No podemos ser indiferentes ante tan inmenso amor por nosotros. No podemos pensar que ese sacrificio tan poderoso no pueda cubrir nuestros pecados por peores que sean. Debemos lanzar nuestra fe en el Hombre que fue colgado sobre el madero, el Cristo crucificado, y recibir de él vida y salvación. Su sangre es capaz de perdonar pecados, transformar el carácter, renovar la familia, hacernos personas mejores y más felices. Por medio de su gracia, podemos encontrar un nuevo motivo para existir.
II. Jesús satisface la justicia divina
La cruz también revela la enormidad y la malignidad del pecado. Una de las mejores definiciones de pecado es la dada por el apóstol Juan: “Pecado es transgresión de la ley” (1 Juan 3:4). La ley de Dios deriva de su carácter y es un principio tan eterno como el ser de Dios (es ontológica). La conexión de Dios con la ley es de identidad, es la expresión de su ser moral (John Stott, A Cruz de Cristo, p. 106). Si Dios es amor (1 Juan 4:8), la ley se resume en el amor (Mateo 22:37-39), porque ella deriva del carácter divino. Al pecar, transgredimos la eterna ley divina, y generamos una culpa tan eterna como el carácter de Dios que origina esa ley.
Por eso, ningún ángel, por más exaltado que sea, podría morir por nosotros. Los ángeles no son divinos ni eternos. Su vida no sería suficiente para pagar un precio eterno. Cristo es diferente. Él es vida (Juan 11:25; 14:6). Así, la Deidad no envió a un ser creado para morir por nuestros pecados. Dios no tercerizó su obra de la redención. Él se dio a sí mismo en Cristo. De cierta forma, “Dios estaba en Cristo reconciliando consigo al mundo” (2 Corintios 5:19). En Cristo, Dios se pagó a sí mismo el precio eterno del rescate.
Como afirmó Anselmo de Canterbury hace casi mil años, “No hay nadie... que puede dar satisfacción sino Dios... Pero nadie debe hacerlo sino el hombre” (John Stott, A Cruz de Cristo, 1991, p. 107). Jesús es divino y humano. En esa condición única, derramó su sangre eterna para pagar como hombre el precio de nuestra redención. La salvación solo viene de él. No está en las manos de ningún ser humano, iglesia, religión, espíritu, magia, pastor, padre, gurú, filosofía o ideología política proveer la salvación. Ninguna construcción humana puede salvar. La salvación viene únicamente de Cristo, y solo podemos recibirla por medio de la fe en él.

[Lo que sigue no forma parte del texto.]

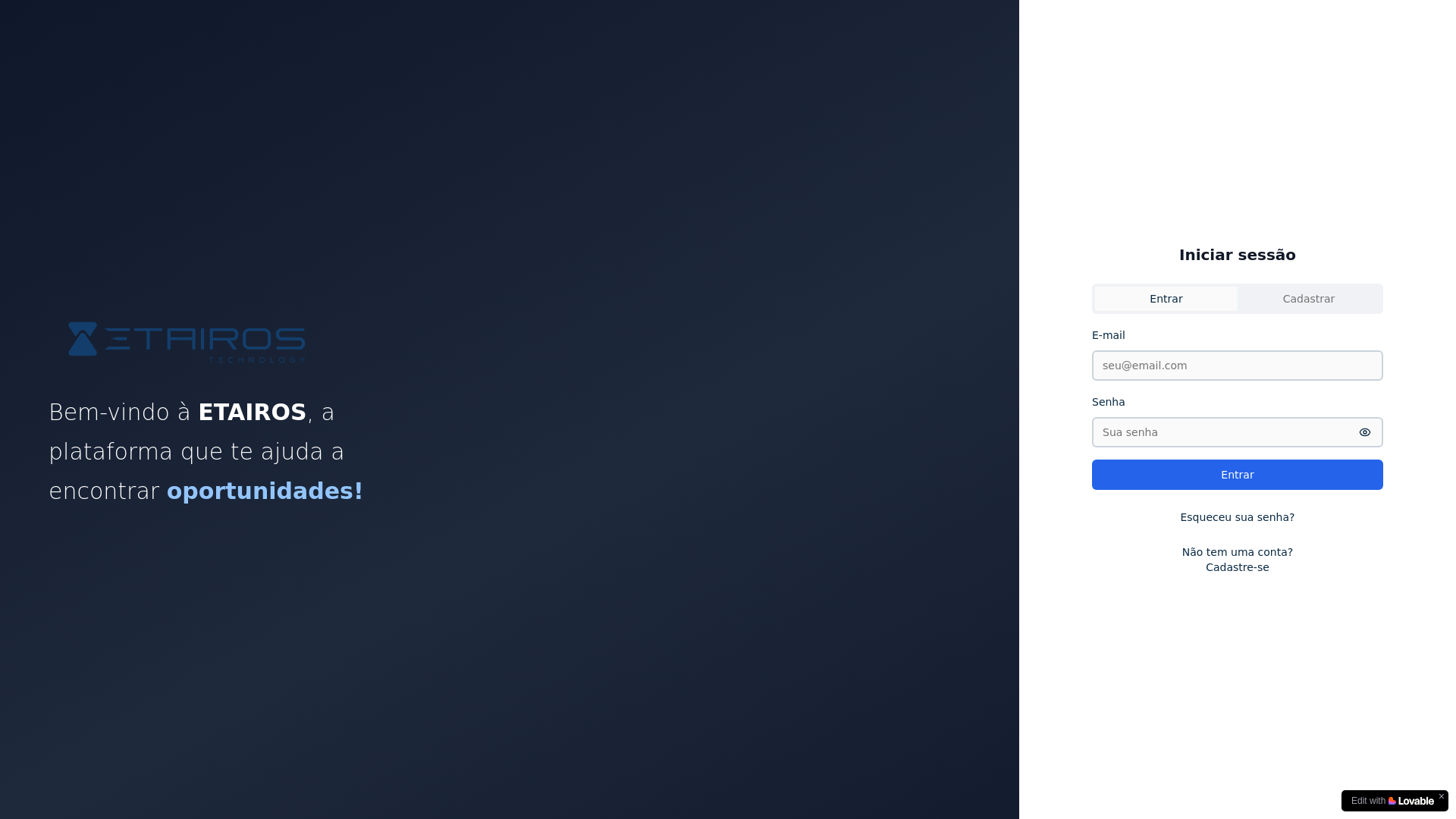 website screenshot of https://etairostech.com/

“En su humillación, Cristo fue glorificado. El que ante otros ojos parecía vencido, era el Vencedor. Fue reconocido como Expiador del pecado. Los hombres pueden ejercer poder sobre su cuerpo humano. Pueden herir sus santas sienes con la corona de espinas. Pueden despojarle de su vestidura y disputársela en el reparto. Pero no pueden quitarle su poder de perdonar pecados. [...] Es su derecho real salvar hasta lo sumo a todos los que por Él se allegan a Dios” DTG, 699.
La cruz fue la pieza con la cual Jesús arregló el mundo roto por el pecado. Pero, no fue algo fácil para él. Cristo sufrió al sonido de las burlas y los desafíos para que descendiera de la cruz y se salvara. Fue escupido, despojado, azotado y torturado. Él podría haber puesto fin a todo eso en cualquier momento y revertir la escena, con justicia. Pero no desistió sino que resistió pacientemente hasta el último espasmo de la musculatura, hasta la última gota de sangre, hasta el último suspiro doloroso. Consciente del cumplimiento de su misión, clamó: “Consumado es” (Juan 19:30). ¡Él venció!
Llamado
Jesús no desistió de usted. Todo lo hizo por usted. ¿Cuál será su respuesta a ese gran sacrificio? Hoy Cristo lo llama. No lo deje para mañana. Abrace ahora al Salvador y no lo abandone nunca más.